**Text excerpt:**
____

Notebook

Accessing gNATSGO data with the Planetary Computer STAC API¶

The gridded National Soil Survey Geographic Database (gNATSGO) is a USDA-NRCS Soil & Plant Science Division (SPSD) composite database that provides complete coverage of the best available soils information for all areas of the United States and Island Territories.

gNATSGO data in the Planetary Computer is provided in two complimentary collections: one containing raster data, and one containing the associated tabular data.

The raster catalog a number of layers are pre-summarized to the map unit level using best-practice generalization methods intended to meet the needs of most users, as well as a layer which provides the map-unit key (mukey) which allows users to join tables from the tables collection for more advanced soil mapping.

In this example, we will explore the pre-summarized raster assets, and perform a simple join to the tabular data.

Setup environment¶

In [1]:

import planetary_computer
import numpy as np
import pandas as pd
import rioxarray
import xarray
import pystac_client

Rasters¶

The datasets hosted by the Planetary Computer are available from Azure Blob Storage. We'll use pystac-client to search the Planetary Computer's STAC API for the subset of the data that we care about, and then we'll load the data directly from Azure Blob Storage. We'll specify a modifier so that we can access the data stored in the Planetary Computer's private Blob Storage Containers. See Reading from the STAC API and Using tokens for data access for more.

Let's start by finding the tile which contains Marshall County, IA and inspecting the stac item for which assets are available.

In [2]:

catalog = pystac_client.Client.open(
    "https://planetarycomputer.microsoft.com/api/stac/v1",
    modifier=planetary_computer.sign_inplace,
)

marshall_county = [-92.99900, 42.03580]
search = catalog.search(
    collections=["gnatsgo-rasters"],
    intersects={"type": "Point", "coordinates": marshall_county},
)
items = list(search.get_items())
print(f"Returned {len(items)} item")
raster_item = items[0]
print(list(raster_item.assets.keys()))

____

[Excerpt from a dataset]

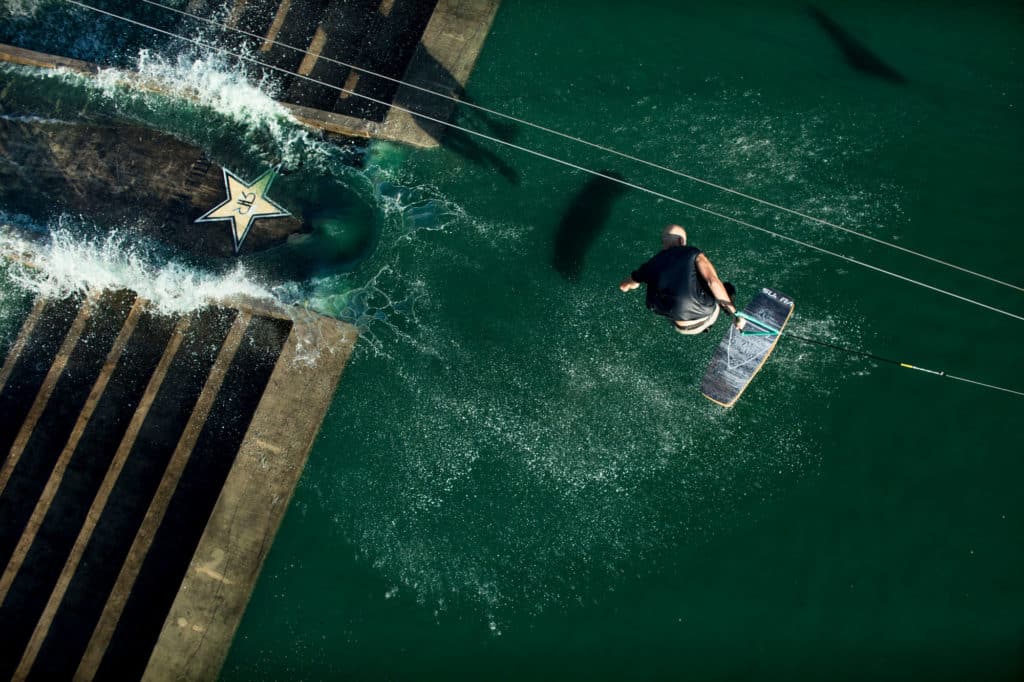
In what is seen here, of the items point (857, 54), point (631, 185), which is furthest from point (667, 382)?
point (857, 54)

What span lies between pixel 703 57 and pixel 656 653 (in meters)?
9.01

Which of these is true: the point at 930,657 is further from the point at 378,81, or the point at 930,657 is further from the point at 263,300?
the point at 378,81

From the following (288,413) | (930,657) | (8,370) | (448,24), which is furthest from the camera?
(448,24)

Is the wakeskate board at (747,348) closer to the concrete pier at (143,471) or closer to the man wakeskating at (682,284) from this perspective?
the man wakeskating at (682,284)

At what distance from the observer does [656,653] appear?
8.66 meters

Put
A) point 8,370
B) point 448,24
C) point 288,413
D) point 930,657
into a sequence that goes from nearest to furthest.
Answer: point 930,657 → point 288,413 → point 8,370 → point 448,24

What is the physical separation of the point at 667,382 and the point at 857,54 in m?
6.11

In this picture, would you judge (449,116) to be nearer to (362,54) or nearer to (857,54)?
(362,54)


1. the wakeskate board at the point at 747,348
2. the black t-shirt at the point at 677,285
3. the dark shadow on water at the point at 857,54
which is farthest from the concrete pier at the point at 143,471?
the dark shadow on water at the point at 857,54

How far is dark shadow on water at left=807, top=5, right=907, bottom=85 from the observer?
10016 mm

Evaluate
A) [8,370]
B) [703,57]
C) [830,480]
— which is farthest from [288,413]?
[703,57]

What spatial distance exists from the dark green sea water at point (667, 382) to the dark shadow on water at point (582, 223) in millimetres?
43

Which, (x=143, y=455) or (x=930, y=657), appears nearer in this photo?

____

**What is required:** Pick up the gNATSGO notebook after its last line of code and write the part that comes next.

**Exercise output:**
Returned 1 item
['mukey', 'aws0_5', 'soc0_5', 'tk0_5a', 'tk0_5s', 'aws0_20', 'aws0_30', 'aws5_20', 'soc0_20', 'soc0_30', 'soc5_20', 'tk0_20a', 'tk0_20s', 'tk0_30a', 'tk0_30s', 'tk5_20a', 'tk5_20s', 'aws0_100', 'aws0_150', 'aws0_999', 'aws20_50', 'droughty', 'nccpi3sg', 'soc0_100', 'soc0_150', 'soc0_999', 'soc20_50', 'tk0_100a', 'tk0_100s', 'tk0_150a', 'tk0_150s', 'tk0_999a', 'tk0_999s', 'tk20_50a', 'tk20_50s', 'aws50_100', 'musumcpct', 'nccpi3all', 'nccpi3cot', 'nccpi3soy', 'pwsl1pomu', 'rootznaws', 'rootznemc', 'soc50_100', 'tk50_100a', 'tk50_100s', 'aws100_150', 'aws150_999', 'musumcpcta', 'musumcpcts', 'nccpi3corn', 'pctearthmc', 'soc100_150', 'soc150_999', 'tk100_150a', 'tk100_150s', 'tk150_999a', 'tk150_999s', 'tilejson', 'rendered_preview']

We can open the asset for Soil Organic Carbon in the top 20cm using rioxarray and display the map.

In [3]:

signed_asset = raster_item.assets["soc0_20"]
data = (
    rioxarray.open_rasterio(signed_asset.href)
    .squeeze()
    .drop("band")
    .coarsen({"y": 8, "x": 8})
    .mean()
)

print(raster_item.assets["soc0_20"].description)
data.plot.imshow(vmin=0, add_labels=False)

Soil organic carbon stock estimate (SOC) in standard zone 2 (0-20 cm depth). The concentration of organic carbon present in the soil expressed in grams C per square meter to a depth of 20 cm. NULL values are presented where data are incomplete or not available.

Out[3]:

<matplotlib.image.AxesImage at 0x7f27a7ce66d0>

Tabular data¶

Beyond the pre-summarized rasters provided, gNATSGO includes around 70 tables containing a wide variety of data on the soil, crops, and more. These tables can be joined to the mukey raster asset to map additional quantities.

As a simple example, we will load the muaggatt table which provides some additional quantities that have already been aggregated to the map-unit scale. First, find the item and use planetary_computer to sign it.

In [4]:

muaggatt_item = catalog.get_collection("gnatsgo-tables").get_item("muaggatt")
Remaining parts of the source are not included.